Já era madrugada quando abri meus olhos, estava muito escuro não enxergava nada, mas podia sentir algo gelado em minhas mãos que escorria pelos dedos pingando ao chão. O susto de acordar sentindo algo e não saber o que é me deixou sem movimento algum dos pés a cabeça, mal conseguia piscar. Tentava fazer a minha cabeça pensar que era apenas um sonho maluco e quando acordasse não saberia explicar ou entender. O silencia se fazia tão presente no quarto que conseguia ouvir como se fossem gotas caindo ao chão. Foi alguns minutos sentindo a mesma coisa até tomar coragem, levantar da cama e ascender à luz do quarto. O que vi parecia cena de terror ou uma pegadinha sem graça e de muito mau gosto. O que escorria da minha mão era sangue, ou pelo menos parecia, o quarto estava com pegadas para todo lado, a cama ficou tingida de vermelho formando uma poça de sangue que escorreu pela minha mão que estava suspensa ao lado que dormia.

Torcia para que muitas pessoas surgissem do nada falando que era apenas uma brincadeira, mas foi exatamente o que não aconteceu. Depois de passar minutos paralisado tentando saber o que tinha acontecido fui até o banheiro tirei a roupa para saber de onde todo aquele sangue vinha e para saber se me cortei ou tinha alguma ferida pelo corpo. Entrei no chuveiro, tomei banho demorado com a certeza de que todo aquele sangue não era meu. Se não é, então de quem é o sangue por todo o quarto?

Saí do banho e corri para limpar toda aquela sujeira, esfreguei o chão com água sanitária para tirar cada centímetro sujo de sangue e para não deixar nenhum vestígio de DNA. Todos os tecidos que estavam com sangue, roupas de cama, minhas roupas, cortinas, tapete coloquei em saco plástico, peguei o carro, dirigi por alguns minutos e andei por mais outros até chegar no Parque Lago Azul, um lugar retirado de difícil acesso, e claro, sem câmera alguma. Queimei tudo que estava no saco, peguei as cinzas misturei com água e joguei no lago. Caminhei em cada canto do Parque para ter a certeza de que ninguém me viu e caso tenha visto estava com roupa que costumo correr, com capuz, fones de ouvido simulando uma corrida e o carro estava longe, muito bem escondido.

Depois de dar três voltas pelo lago voltei para casa e limpei todo o carro para ter a certeza de não ter esquecido alguma coisa que pudesse me incriminar, por algo que nem sei se fiz, ou o que fiz. Quando terminei de deixar tudo em ordem o celular desperta, era a hora de ir para o trabalho, o último lugar que pensaria em ir após a noite que tive. Meu trabalho é entender a mente de um criminoso sem mesmo conhecê-lo fisicamente, apenas estudando seus crimes. Como vou entender a mente de alguém sendo que não consigo entender nem mesmo a minha. Saí de casa, mas meus pensamentos continuavam trancados dentro do quarto tentando entender o que havia acontecido, procurando justificativas e claro, torcendo para que o meu novo caso a ser solucionado no trabalho não tenha nada a ver com o que acabou de acontecer comigo.

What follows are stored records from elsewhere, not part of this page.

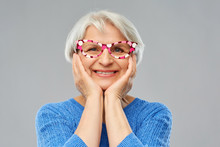 Party Props, Photo Booth And Old People Concept - Portrait Of Amazed Smiling Senior Woman In Blue Sweater With Big Glasses Over Grey Background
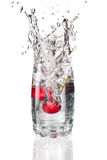 Cherrys splashing into a glass Royalty Free Stock Photography
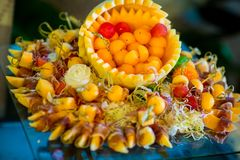 Mixed fresh fruit ball shape serve on melon skin bow. In the wedding banquet royalty free stock photos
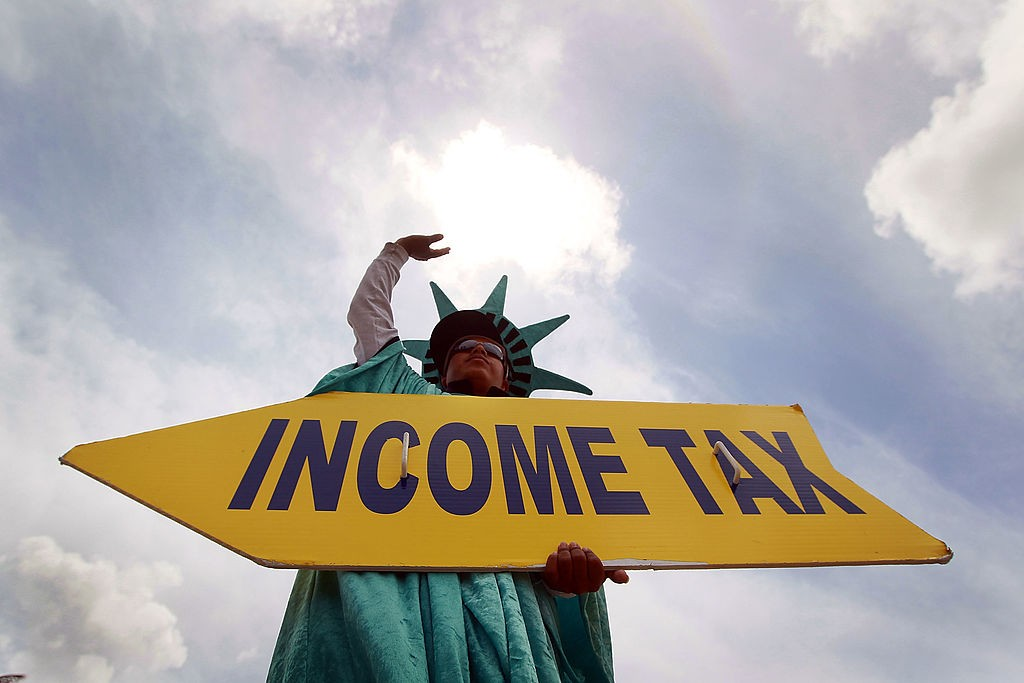 man holds income tax sign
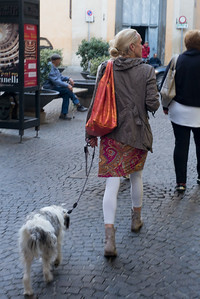 Woman walking with her dog on street, Orvieto, Terni Province, Umbria, Italy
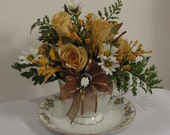 Cup and Saucer Floral Arrangement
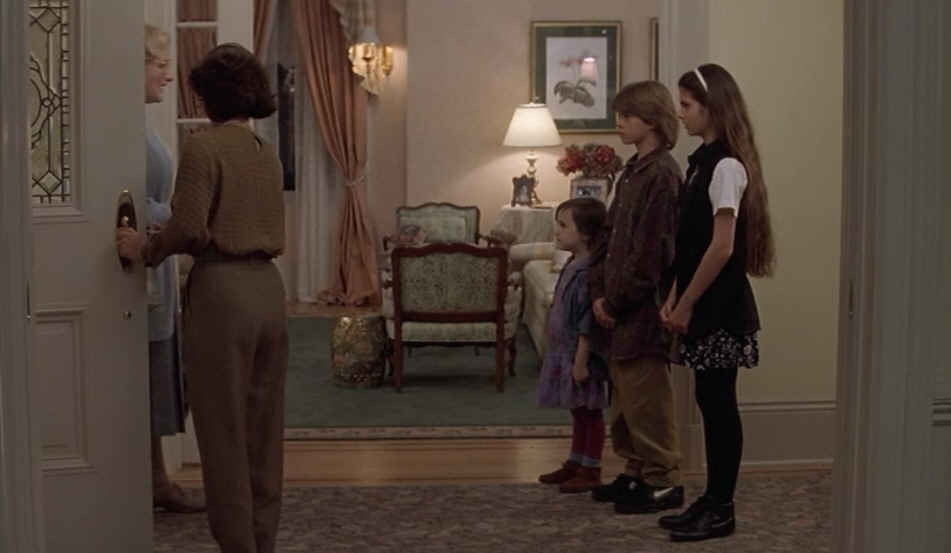 children standing in front entry of house as Mrs. Doubtfire enters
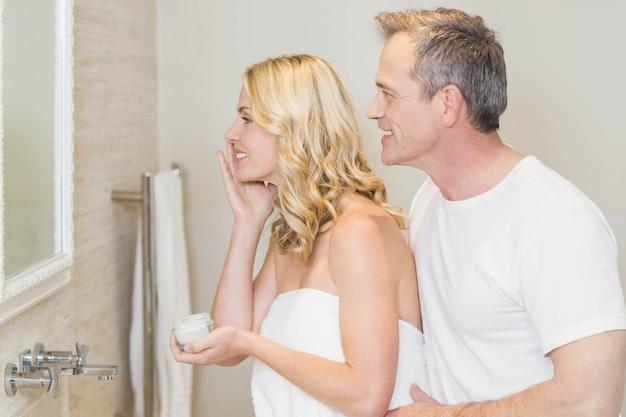 女性の後ろに夫と一緒に浴室でクリームを適用します。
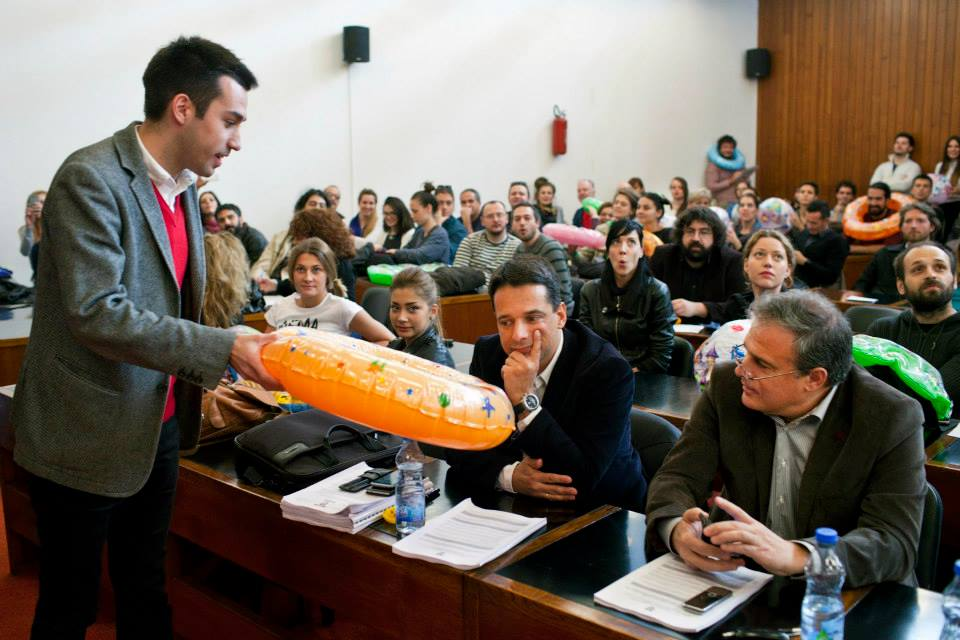 Dobrica Veselinović of Ne da(vi)mo Beograd hands out inflatable swimming rings at a public session held at the Belgrade City Assembly in November 2014 (Photo credit: Ne da(vi)mo Beograd's Facebook page).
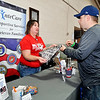 John P. Cleary | The Herald Bulletin<br /> Marine Corps veteran Brent Golish, of Anderson, talks with Emily Quillen, from Aspire, at the XnteCare Supportive Services for Veteran Families table during the Veteran's Stand Down event at national Guard Armory Friday.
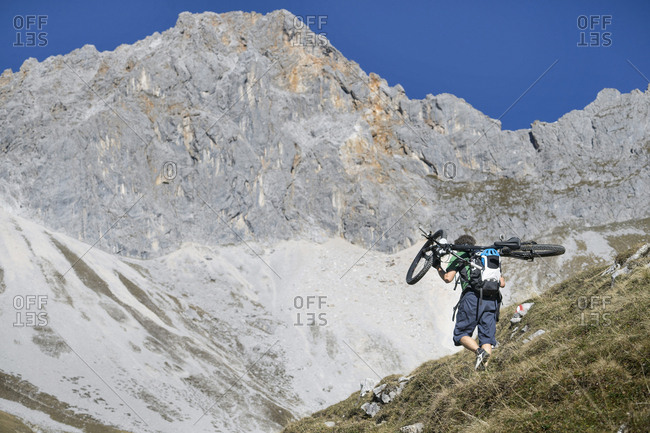 Mountain biker carrying bicycle on his shoulders, Tyrol, Austria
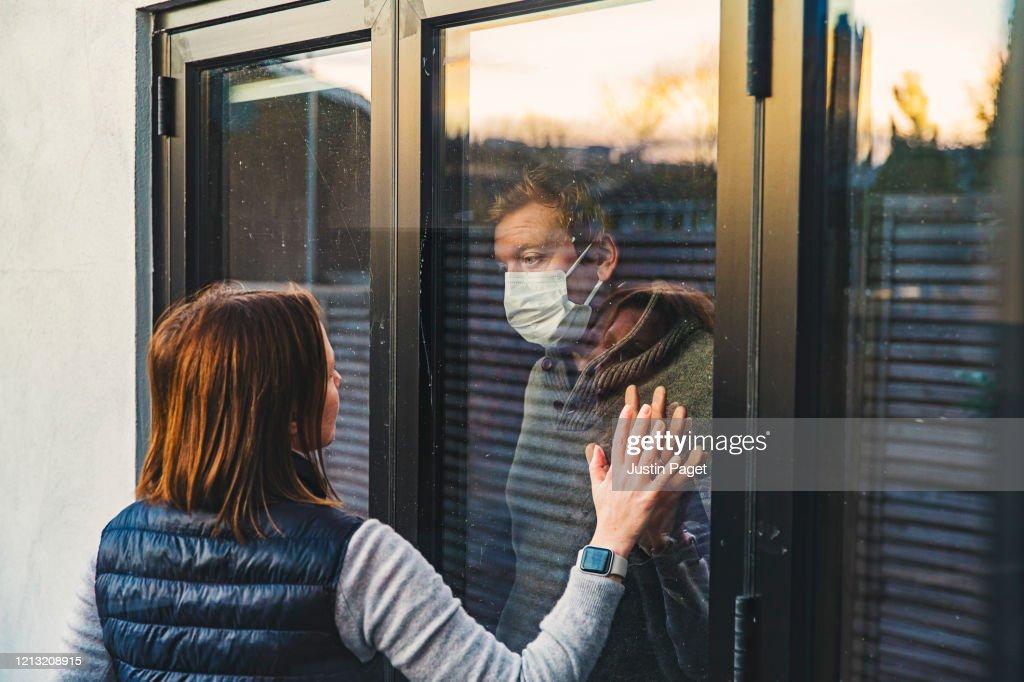 Woman looking at masked husband quarantined behind window : Foto stock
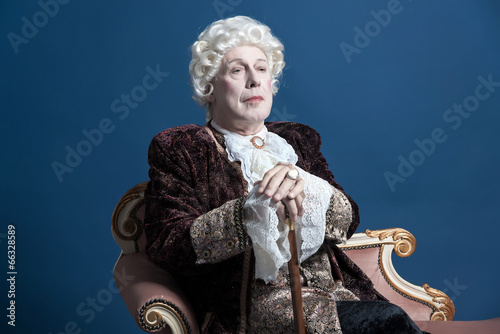 Photo Retro baroque man with white wig holding a walking stick sitting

Ao chegar na sede da polícia de investigação havia um grande tumulto, entrei e fui até a sala onde trabalho, a sala dos psicólogos Forenses. Não havia ninguém, o que é muito estranho pois sempre está cheia, todos reclamam de estar sobrecarregados com muitas coisas para fazer. Entrei e simplesmente fui fazer o que me competia, ou pelo menos queria fazer. Entrou de forma bruta e rápida dois homens fardados mostrando seus distintivos, não pedindo nada, apenas ordenando que acompanhasse eles. Enquanto seguia os dois oficiais só conseguia lembrar do momento em que acordei vendo todo aquele sangue e pensando em como explicar tudo para eles, sendo que não lembro de absolutamente nada, pelo menos não de como todo aquele sangue foi parar nas minhas mãos e por todo o meu quarto. Já preparava o meu discurso de que tenho direito a um advogado, porém, notei que tudo estava mais grave do que eu pensava quando vi que eles não estavam me escoltando até uma sala de interrogatório, mas sim, até um helicóptero. Nesse momento só sabia que não conseguia entender mais nada...

5 de Setembro de 2019 às 18:57 0 Denunciar Insira 0
Continua…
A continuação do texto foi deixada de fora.